Last year, the Denver Sheriff Department carried out evictions on 1,665 households, according to spokesperson Daria Serna. This year, the Sheriff Department has already carried out 1,400 evictions.
Those numbers are a fraction of the households who lost their homes to court-ordered evictions and moved out on their own or who chose to leave instead of going through a court process at the first sign of eviction.
"Research shows for each eviction filed, two additional households choose to self-evict to avoid a legal process they can't afford or win," the letter states, referring to research based on Milwaukee evictions conducted by Matthew Desmond and Tracey Shollenberger of the Eviction Lab at Princeton University.
Johnston is sheltering people from the streets at a slower rate than new people are being thrown out of their homes by his sheriff's department. With current funding levels, that trend could worsen in 2024.
"The math is simple," the anti-poverty groups wrote in their letter. "Evictions cause homelessness; stopping evictions stops homelessness. Rental assistance stops evictions. If stemming the tide of the homelessness crisis in Denver is a priority for the Mayor, then the City needs to invest millions more in rental assistance to keep our families, friends, and neighbors in their homes."
When pressed about how he plans to reduce evictions -- a goal the mayor has repeatedly set -- he speaks about the work of eviction defense attorneys at the Community Economic Defense Project, a group Johnston has supported.
Gary Community Ventures, the organization Johnston led before running for office, gave seed funding to the Community Economic Defense Project while Johnston was at the helm, something he's quick to note when discussing eviction prevention.

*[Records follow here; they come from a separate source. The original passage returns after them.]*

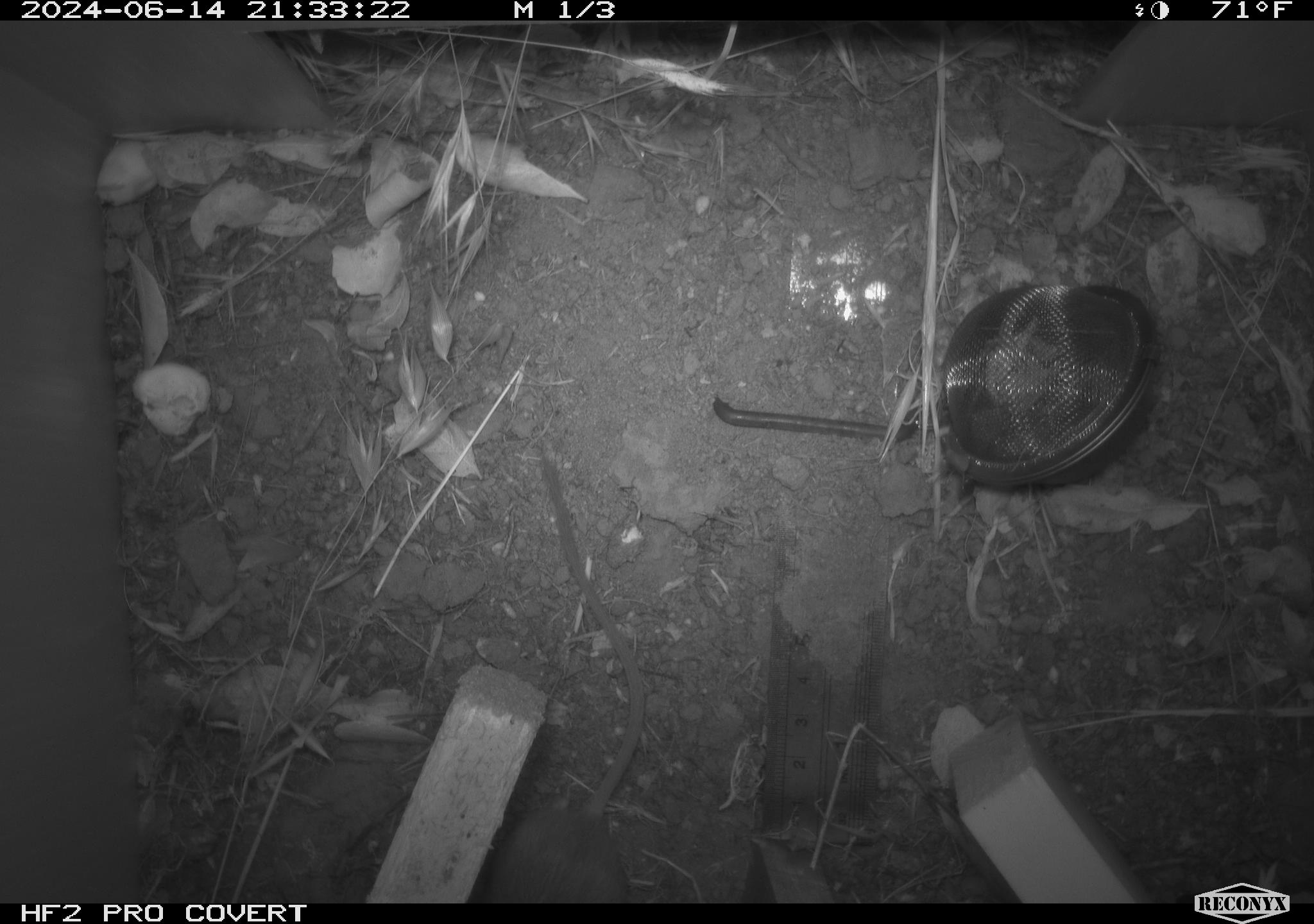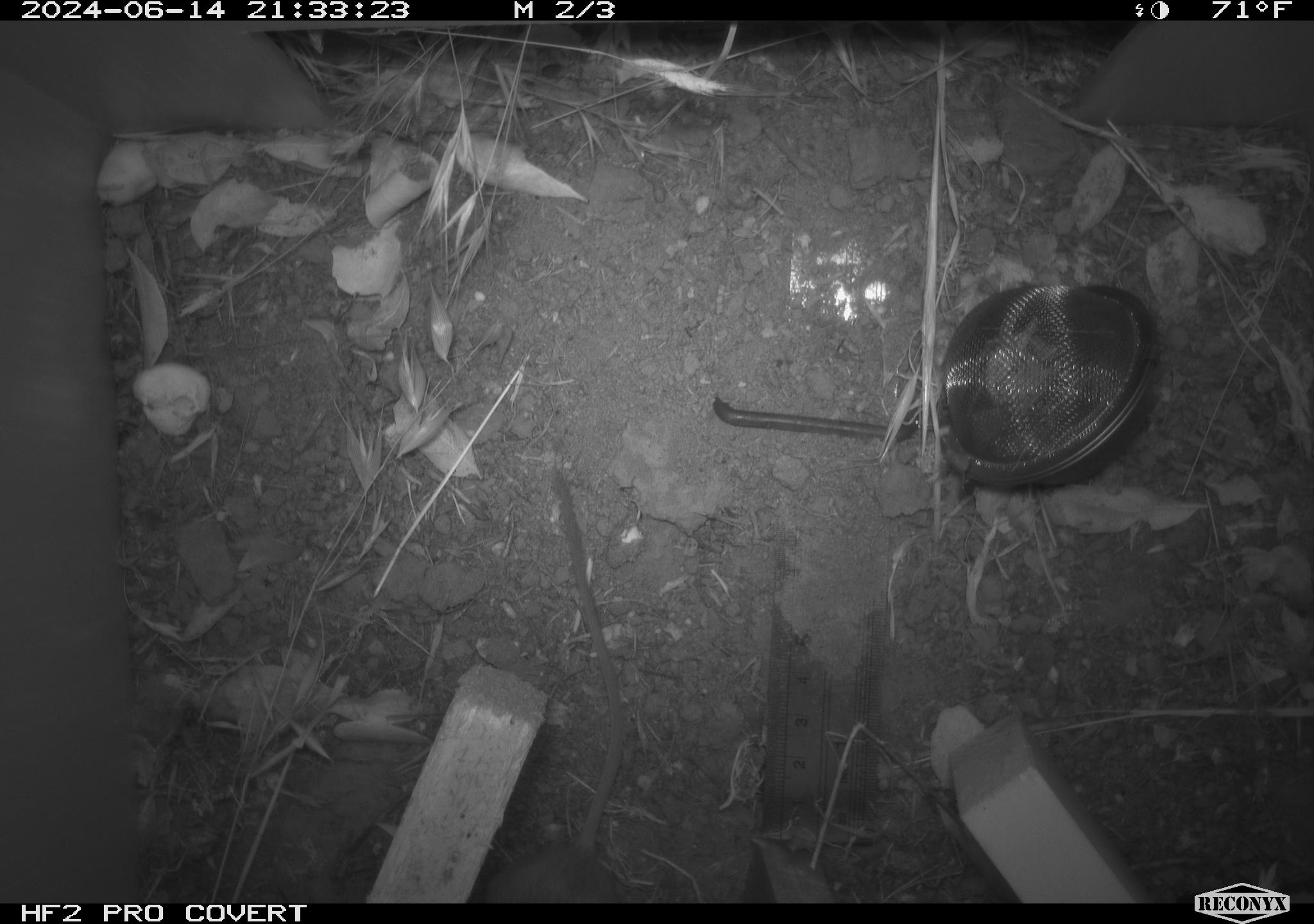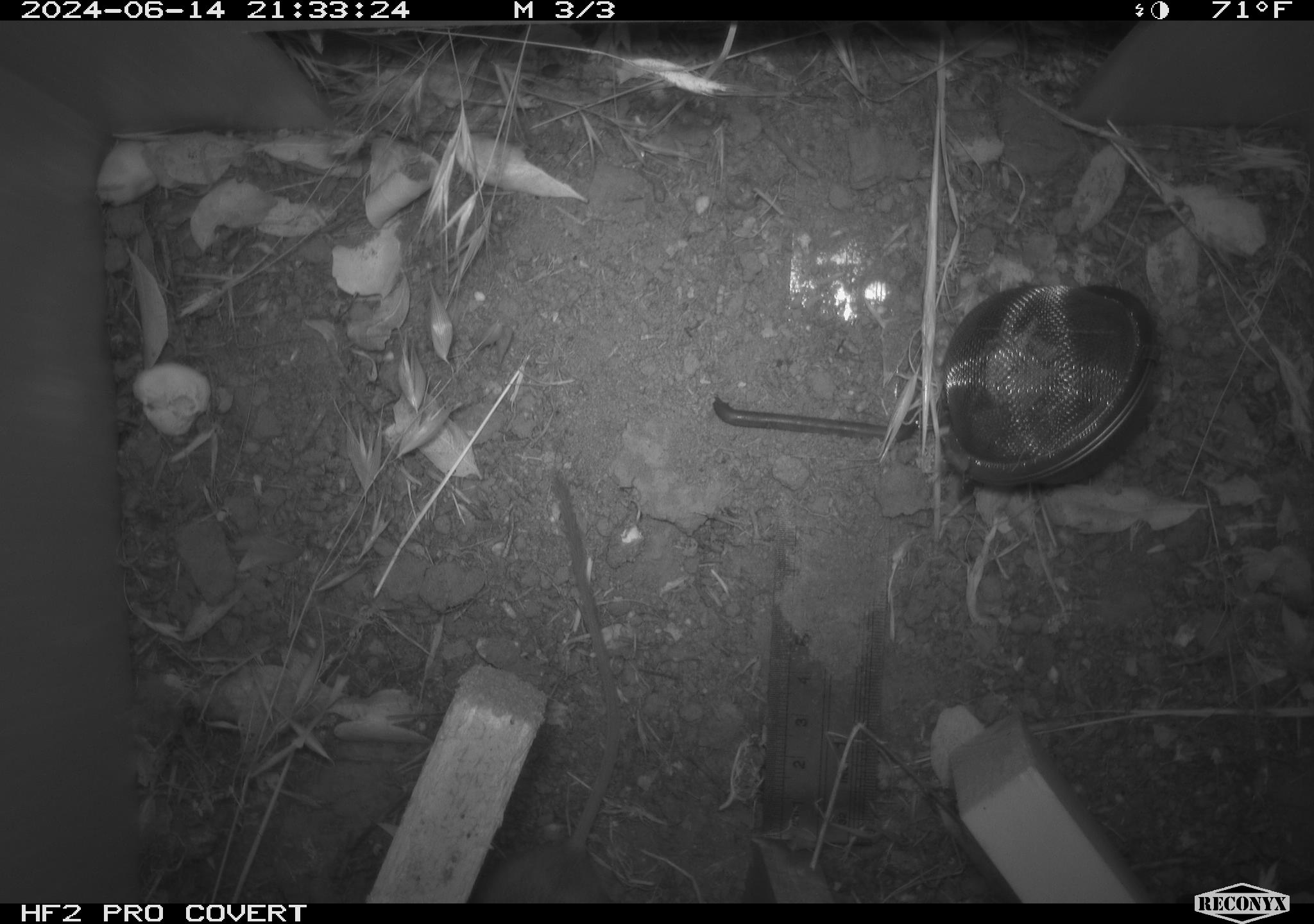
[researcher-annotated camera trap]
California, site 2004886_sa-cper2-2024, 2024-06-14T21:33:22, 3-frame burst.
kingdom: Animalia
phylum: Chordata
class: Mammalia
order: Rodentia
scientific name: Rodentia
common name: rodent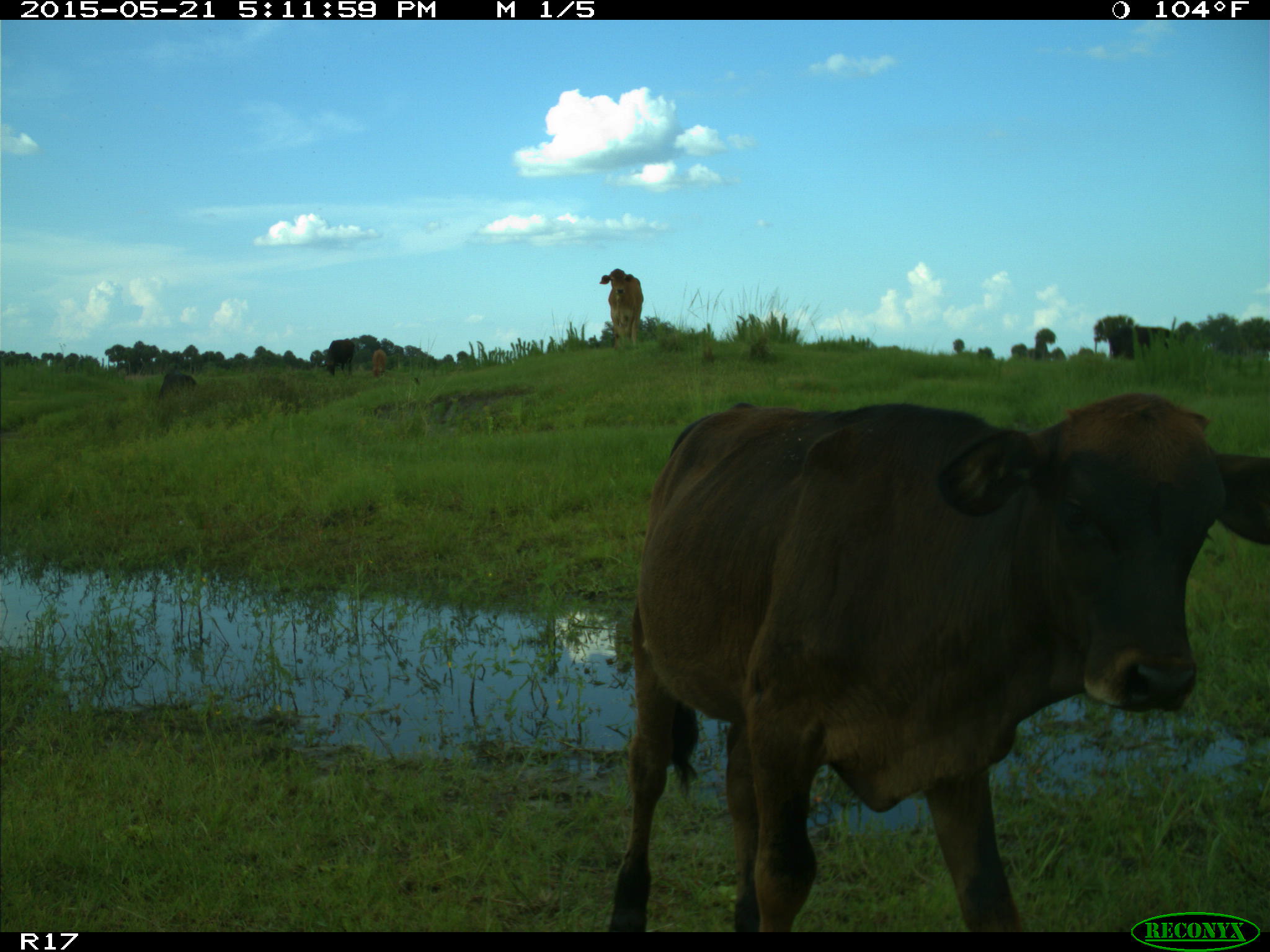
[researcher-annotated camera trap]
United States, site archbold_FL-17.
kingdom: Animalia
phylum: Chordata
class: Mammalia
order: Artiodactyla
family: Bovidae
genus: Bos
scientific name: Bos taurus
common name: domestic cow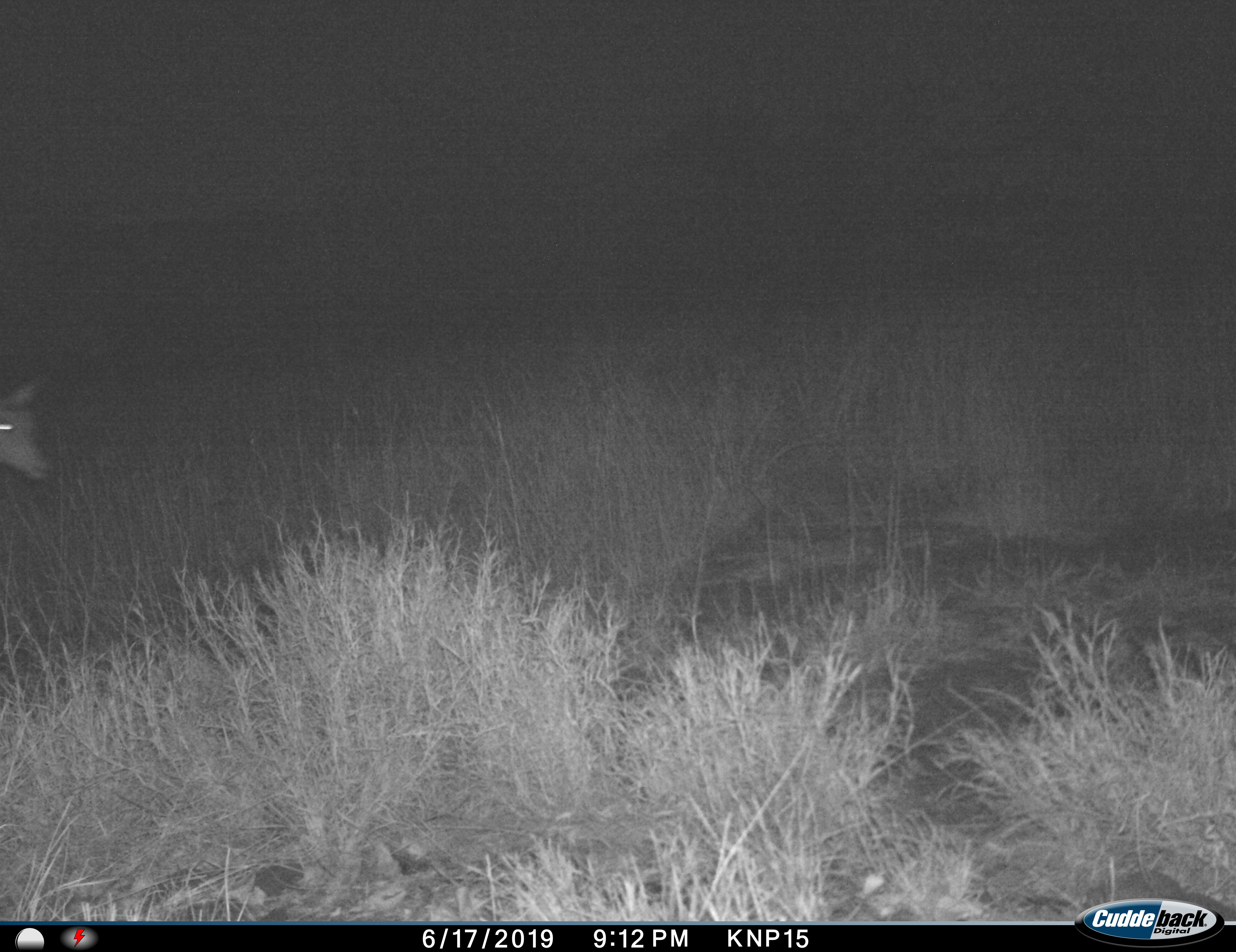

Yet Zach Neumann, the head of that project, has repeatedly stated that there's little eviction defense attorneys can do to prevent non-payment evictions if there is no money to settle the debt tenants' owe.
Neumann cautions that the $30 million the coalition of groups, including his, proposed is far from enough without additional support, but it would do a lot to keep people housed.
"It makes a dramatic improvement in the amount of money and the amount of prevention that can be done," Neumann told Denverite.